Extracting the contents from documents
Introduction to the Google Cloud Platform and the Vision API
The Google Cloud platform offers two computer vision products that use machine learning:
AutoML Vision gives you the opportunity to train your custom machine learning models by making use of a graphical interface.
Google Vision API offers pre-trained machine learning models that can be accessed through REST and RPC APIs. These models are able to perform actions like assigning labels to images, classifying images into millions of predefined categories and detecting objects and faces in images. They also contain a feature that is able to read printed and handwritten text from images and documents. This is the feature used in this project in our process to make our customers' documents searchable.
OCR (Optical Character Recognition)
We're using the Vision API feature to extract the contents from each document by performing OCR. The documents are sent to and from the API through the Go client library. This enables us to speed things up by using Goroutines. This is very useful because of the rate limits that Google sets to the use of the Vision API. To put this into numbers, we can only perform OCR on 16 images or a total of 8 MB per request.
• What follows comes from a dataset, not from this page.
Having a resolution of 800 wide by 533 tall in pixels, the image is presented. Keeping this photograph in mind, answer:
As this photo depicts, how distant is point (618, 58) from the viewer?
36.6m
We start things off by converting our documents from PDF files to JPEG images. Though OCR can be performed on PDF documents, our research found that the Vision API was unable to recognize text within images in PDF documents. The same problem occurs when a page is entirely made up of one image, which is something that is the case in our dataset of scanned documents. Want to know if your document can be put through Vision API? Open your document with a program like Adobe Acrobat Reader. If you are able to select individual words and sentences on the page, then those parts of the PDF document can be recognized by the Vision API. If not, the Vision API will not recognize this text. This problem can be avoided by sending the documents as JPEG images instead of PDF documents.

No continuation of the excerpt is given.